Feature sequences are padded with `FEATURE_PAD = 0` and returned together with a float mask.

## Installation

Requirements:

- Python `>=3.14`
- PyTorch `>=2.0`

Install from PyPI:

```bash
pip install chartoken-vp
```

## Quick start

```python
from chartoken import CharVocab, FeatureVocab

texts = ["walk", "walked", "go", "went"]
tag_sets = [
    ["V", "PRS"],
    ["V", "PST"],
    ["V", "PRS"],
    ["V", "PST"],
]

char_vocab = CharVocab.from_texts(texts)
feature_vocab = FeatureVocab.from_tags(tag_sets)

token_ids = char_vocab.encode_ids("walk", max_len=12)
feature_ids, feature_mask = feature_vocab.encode(["V", "PST"], max_features=8)

print(token_ids)
print(feature_ids, feature_mask)
print(char_vocab.decode(token_ids))
```

## Character vocabulary behavior

Encoding works as:

1. normalize input text with NFKC
2. prepend `<sos>`
3. append `<eos>`
4. truncate to `max_len`
5. right-pad with `<pad>`

This makes the output predictable and checkpoint-friendly.

Example:

```python
from chartoken import CharVocab

vocab = CharVocab.from_texts(["lemma", "form"])
tensor = vocab.encode("lemma", max_len=10)
print(tensor.shape)
```

`encode` returns a `torch.Tensor`, while `encode_ids` returns `list[int]`. That split is useful when you want preprocessing logic without eagerly creating tensors.

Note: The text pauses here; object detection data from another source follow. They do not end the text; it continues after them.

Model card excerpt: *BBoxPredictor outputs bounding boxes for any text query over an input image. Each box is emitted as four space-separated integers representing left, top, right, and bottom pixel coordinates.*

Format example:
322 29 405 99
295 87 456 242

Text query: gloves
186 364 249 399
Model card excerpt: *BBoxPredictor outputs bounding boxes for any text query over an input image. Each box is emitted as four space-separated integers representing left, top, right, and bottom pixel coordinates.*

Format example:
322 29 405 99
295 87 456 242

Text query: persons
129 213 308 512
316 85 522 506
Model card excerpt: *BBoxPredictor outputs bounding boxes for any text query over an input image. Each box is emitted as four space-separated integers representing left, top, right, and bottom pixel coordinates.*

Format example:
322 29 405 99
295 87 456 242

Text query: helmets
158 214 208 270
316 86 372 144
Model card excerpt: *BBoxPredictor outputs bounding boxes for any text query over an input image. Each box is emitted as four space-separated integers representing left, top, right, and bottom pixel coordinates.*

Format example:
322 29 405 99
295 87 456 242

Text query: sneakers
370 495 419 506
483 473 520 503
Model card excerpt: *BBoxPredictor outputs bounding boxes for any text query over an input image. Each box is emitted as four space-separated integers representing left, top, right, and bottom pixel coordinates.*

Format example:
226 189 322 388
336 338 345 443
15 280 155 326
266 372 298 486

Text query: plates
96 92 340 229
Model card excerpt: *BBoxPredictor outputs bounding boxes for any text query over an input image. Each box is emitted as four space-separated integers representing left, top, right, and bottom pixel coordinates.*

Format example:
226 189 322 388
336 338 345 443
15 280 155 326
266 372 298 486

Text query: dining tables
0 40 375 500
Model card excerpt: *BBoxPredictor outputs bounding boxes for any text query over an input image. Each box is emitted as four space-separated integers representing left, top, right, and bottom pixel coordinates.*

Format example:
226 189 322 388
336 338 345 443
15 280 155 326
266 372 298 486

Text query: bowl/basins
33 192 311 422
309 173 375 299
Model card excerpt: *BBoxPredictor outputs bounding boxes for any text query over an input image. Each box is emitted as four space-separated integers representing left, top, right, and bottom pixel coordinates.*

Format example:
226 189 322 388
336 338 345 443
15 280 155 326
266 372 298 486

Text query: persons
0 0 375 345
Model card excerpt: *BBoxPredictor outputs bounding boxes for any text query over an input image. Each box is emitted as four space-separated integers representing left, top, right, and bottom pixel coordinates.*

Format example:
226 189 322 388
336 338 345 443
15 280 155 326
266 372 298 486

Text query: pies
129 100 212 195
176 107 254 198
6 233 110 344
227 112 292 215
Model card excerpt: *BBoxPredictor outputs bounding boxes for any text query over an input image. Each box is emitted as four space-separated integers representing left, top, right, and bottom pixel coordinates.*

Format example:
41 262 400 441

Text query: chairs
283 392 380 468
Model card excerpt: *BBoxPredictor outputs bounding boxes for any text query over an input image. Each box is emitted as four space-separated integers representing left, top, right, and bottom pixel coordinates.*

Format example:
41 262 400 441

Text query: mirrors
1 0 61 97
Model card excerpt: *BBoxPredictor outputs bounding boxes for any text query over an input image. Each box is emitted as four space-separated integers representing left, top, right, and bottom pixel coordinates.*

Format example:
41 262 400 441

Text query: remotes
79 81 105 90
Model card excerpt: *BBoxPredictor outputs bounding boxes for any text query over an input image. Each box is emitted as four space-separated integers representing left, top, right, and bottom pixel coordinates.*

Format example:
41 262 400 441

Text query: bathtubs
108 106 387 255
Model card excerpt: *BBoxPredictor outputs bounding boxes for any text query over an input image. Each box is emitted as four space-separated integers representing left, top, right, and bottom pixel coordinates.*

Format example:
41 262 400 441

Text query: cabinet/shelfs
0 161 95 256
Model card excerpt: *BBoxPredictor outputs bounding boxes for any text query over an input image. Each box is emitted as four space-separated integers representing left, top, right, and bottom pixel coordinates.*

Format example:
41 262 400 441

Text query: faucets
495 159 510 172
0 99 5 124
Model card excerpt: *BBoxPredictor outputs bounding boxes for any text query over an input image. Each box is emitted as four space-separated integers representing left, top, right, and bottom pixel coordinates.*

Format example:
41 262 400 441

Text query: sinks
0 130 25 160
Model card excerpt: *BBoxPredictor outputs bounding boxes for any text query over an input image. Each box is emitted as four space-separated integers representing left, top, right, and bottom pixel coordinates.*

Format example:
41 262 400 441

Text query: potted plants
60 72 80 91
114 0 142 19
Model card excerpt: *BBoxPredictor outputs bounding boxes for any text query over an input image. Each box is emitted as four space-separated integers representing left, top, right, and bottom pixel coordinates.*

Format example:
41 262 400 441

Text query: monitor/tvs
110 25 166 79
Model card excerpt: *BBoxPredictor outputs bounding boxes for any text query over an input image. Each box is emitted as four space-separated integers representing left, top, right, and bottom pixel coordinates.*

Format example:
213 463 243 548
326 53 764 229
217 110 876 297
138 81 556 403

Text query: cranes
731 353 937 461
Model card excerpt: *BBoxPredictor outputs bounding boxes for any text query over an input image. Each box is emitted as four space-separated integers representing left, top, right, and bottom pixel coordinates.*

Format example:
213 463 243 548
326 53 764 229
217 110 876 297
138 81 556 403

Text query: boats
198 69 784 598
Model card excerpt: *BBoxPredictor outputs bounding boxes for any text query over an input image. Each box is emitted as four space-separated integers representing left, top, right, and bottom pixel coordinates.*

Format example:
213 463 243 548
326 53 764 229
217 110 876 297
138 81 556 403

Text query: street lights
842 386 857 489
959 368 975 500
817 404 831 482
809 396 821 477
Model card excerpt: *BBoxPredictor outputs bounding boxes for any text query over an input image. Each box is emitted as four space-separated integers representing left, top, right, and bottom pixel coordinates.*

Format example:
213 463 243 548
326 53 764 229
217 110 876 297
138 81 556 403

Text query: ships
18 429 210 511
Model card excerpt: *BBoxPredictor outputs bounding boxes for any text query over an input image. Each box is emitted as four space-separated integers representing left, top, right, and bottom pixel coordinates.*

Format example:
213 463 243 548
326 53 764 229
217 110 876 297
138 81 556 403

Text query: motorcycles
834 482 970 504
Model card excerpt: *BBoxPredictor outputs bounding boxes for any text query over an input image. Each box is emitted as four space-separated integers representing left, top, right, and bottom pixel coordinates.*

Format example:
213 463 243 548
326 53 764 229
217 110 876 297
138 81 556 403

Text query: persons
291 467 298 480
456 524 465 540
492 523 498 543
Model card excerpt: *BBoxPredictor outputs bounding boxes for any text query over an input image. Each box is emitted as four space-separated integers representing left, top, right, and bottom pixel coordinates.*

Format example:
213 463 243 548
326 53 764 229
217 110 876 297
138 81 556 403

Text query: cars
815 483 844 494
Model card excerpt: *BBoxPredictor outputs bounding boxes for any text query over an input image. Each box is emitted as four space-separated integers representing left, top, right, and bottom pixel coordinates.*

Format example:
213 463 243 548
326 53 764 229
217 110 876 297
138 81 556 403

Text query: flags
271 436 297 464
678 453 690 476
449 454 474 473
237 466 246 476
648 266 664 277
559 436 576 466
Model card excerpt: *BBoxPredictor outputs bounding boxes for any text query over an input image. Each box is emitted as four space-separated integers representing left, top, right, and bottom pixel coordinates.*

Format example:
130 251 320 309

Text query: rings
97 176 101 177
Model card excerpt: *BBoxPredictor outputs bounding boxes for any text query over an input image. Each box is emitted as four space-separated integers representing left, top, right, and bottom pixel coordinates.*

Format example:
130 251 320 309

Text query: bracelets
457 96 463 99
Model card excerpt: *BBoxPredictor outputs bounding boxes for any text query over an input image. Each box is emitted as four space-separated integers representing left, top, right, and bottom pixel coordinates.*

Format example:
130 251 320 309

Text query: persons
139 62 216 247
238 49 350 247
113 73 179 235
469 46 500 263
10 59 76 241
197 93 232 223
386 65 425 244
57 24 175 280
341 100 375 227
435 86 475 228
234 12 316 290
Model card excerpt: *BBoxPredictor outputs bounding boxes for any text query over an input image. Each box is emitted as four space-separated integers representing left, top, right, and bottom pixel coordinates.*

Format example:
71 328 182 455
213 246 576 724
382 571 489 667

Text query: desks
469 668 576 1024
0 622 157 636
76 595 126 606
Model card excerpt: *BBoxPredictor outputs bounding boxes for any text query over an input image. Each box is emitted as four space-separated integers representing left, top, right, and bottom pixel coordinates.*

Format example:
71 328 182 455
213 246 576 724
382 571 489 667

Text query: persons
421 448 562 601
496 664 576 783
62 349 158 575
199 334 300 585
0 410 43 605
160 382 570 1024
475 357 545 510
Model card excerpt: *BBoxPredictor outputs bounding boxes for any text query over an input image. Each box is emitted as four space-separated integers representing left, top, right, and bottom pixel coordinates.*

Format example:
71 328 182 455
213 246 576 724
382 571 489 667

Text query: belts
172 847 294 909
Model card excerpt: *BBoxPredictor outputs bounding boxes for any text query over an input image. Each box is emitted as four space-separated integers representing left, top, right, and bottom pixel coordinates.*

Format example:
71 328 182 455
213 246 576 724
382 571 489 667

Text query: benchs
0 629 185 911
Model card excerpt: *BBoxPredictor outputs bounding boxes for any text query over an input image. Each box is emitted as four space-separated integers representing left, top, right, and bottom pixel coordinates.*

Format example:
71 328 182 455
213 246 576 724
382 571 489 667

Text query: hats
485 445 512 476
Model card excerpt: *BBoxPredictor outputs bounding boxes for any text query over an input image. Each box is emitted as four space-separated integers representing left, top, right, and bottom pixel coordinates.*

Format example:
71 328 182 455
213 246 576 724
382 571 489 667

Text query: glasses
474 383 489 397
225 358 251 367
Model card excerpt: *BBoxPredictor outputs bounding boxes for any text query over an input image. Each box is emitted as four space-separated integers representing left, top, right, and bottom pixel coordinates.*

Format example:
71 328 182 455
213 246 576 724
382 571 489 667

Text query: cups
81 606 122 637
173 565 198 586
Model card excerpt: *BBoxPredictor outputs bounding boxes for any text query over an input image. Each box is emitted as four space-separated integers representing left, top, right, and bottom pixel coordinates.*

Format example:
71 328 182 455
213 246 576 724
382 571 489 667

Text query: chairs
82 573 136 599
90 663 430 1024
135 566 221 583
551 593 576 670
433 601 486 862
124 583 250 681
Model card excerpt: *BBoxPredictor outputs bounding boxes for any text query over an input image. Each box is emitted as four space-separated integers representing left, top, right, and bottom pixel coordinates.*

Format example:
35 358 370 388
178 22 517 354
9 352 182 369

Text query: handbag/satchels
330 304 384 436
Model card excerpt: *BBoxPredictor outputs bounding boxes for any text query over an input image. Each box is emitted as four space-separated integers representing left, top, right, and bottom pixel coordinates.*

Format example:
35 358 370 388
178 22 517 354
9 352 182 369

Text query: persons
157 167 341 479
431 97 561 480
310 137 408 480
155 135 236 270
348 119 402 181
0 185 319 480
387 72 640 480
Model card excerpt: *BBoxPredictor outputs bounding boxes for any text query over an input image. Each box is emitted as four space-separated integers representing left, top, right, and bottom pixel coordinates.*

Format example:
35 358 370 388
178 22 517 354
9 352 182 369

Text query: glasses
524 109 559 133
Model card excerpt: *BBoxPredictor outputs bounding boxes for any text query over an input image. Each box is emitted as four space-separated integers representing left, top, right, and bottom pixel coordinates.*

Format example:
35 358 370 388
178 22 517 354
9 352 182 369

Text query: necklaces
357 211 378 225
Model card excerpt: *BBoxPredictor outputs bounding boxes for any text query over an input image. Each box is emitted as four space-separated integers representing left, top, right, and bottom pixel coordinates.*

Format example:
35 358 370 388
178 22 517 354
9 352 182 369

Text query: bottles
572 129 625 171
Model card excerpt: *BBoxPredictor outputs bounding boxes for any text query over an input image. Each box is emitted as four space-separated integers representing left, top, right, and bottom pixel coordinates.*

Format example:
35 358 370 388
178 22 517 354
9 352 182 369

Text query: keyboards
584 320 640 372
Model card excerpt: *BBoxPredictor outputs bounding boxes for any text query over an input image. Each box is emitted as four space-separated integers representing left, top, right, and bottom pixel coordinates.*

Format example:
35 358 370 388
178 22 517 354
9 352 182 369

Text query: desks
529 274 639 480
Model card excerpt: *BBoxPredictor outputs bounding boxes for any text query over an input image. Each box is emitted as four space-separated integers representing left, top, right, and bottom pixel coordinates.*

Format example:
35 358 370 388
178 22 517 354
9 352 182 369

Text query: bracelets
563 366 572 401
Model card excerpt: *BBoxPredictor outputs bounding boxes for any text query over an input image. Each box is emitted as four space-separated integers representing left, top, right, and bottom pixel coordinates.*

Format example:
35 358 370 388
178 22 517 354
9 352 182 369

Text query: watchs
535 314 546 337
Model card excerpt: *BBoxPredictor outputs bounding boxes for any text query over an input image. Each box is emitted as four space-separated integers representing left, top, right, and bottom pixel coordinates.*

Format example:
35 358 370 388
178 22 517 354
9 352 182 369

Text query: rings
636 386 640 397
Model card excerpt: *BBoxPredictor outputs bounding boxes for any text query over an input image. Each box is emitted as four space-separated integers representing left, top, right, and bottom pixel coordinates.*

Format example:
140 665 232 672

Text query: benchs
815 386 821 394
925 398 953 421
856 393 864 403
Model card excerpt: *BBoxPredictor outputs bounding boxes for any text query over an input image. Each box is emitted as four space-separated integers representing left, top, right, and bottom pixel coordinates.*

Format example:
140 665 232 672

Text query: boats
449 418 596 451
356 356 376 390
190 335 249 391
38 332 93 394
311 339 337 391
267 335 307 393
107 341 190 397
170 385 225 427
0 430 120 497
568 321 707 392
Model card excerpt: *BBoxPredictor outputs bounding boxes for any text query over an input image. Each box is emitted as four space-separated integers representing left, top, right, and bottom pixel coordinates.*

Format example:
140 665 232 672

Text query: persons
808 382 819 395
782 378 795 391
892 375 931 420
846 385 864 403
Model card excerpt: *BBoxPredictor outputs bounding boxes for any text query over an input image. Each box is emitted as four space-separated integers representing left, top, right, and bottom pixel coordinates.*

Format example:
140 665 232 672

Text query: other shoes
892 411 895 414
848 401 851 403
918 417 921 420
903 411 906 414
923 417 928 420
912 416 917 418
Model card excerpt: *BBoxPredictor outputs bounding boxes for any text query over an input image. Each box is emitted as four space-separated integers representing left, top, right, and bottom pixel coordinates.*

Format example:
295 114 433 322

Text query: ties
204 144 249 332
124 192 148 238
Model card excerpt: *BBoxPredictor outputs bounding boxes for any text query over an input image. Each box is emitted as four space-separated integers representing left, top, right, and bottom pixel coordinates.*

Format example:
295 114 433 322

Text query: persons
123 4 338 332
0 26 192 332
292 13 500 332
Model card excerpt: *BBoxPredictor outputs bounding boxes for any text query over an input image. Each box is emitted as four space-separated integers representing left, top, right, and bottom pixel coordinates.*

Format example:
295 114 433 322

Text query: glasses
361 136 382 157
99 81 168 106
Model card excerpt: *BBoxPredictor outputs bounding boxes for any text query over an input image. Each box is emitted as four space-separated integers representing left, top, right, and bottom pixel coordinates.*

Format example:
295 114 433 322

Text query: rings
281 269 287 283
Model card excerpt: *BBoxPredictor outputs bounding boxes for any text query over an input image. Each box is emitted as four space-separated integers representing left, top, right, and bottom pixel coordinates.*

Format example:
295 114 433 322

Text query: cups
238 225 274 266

## Feature vocabulary behavior

Feature tags are treated as an unordered list supplied by the caller. The package:

- maps known tags to integer ids
- truncates to `max_features`
- pads the remainder with `FEATURE_PAD`
- returns a float mask aligned with the ids

Example:

```python
from chartoken import FeatureVocab

vocab = FeatureVocab.from_tags([["N", "SG"], ["N", "PL"], ["V", "PST"]])
ids, mask = vocab.encode(["N", "SG"], max_features=6)
```

If you want tensors directly:

```python
ids_tensor, mask_tensor = vocab.encode_tensor(["N", "SG"], max_features=6)
```

## Serialization

Both vocabularies are serializable to plain dictionaries and back:

```python
state = char_vocab.to_dict()
restored = CharVocab.from_dict(state)
```

This is useful for:

- checkpoint payloads
- experiment reproducibility
- packaging trained models
- keeping training and inference vocabularies aligned

## Typing

This package ships `py.typed` and is meant to be consumed by `pyright`/Pylance-aware codebases.

Typed state objects:

- `CharVocabState`
- `FeatureVocabState`

Exported constants:

- `PAD`
- `SOS`
- `EOS`
- `FEATURE_PAD`
- `SPECIAL_TOKENS`

## Typical integration pattern

`chartoken-vp` is designed to sit underneath dataset and model packages.

A common stack looks like:

1. read raw TSV rows
2. build `CharVocab` from lemmas and surfaces
3. build `FeatureVocab` from tag lists
4. pre-encode examples into tensors
5. save vocab state in checkpoints
6. reuse the same states at inference time

## What this package deliberately does not do

It does not include:

- BPE or sentencepiece tokenization
- dataset downloading
- batching or dataloaders
- model architectures
- training loops

That separation is intentional. `chartoken-vp` should stay easy to publish, easy to test, and easy to embed into larger systems.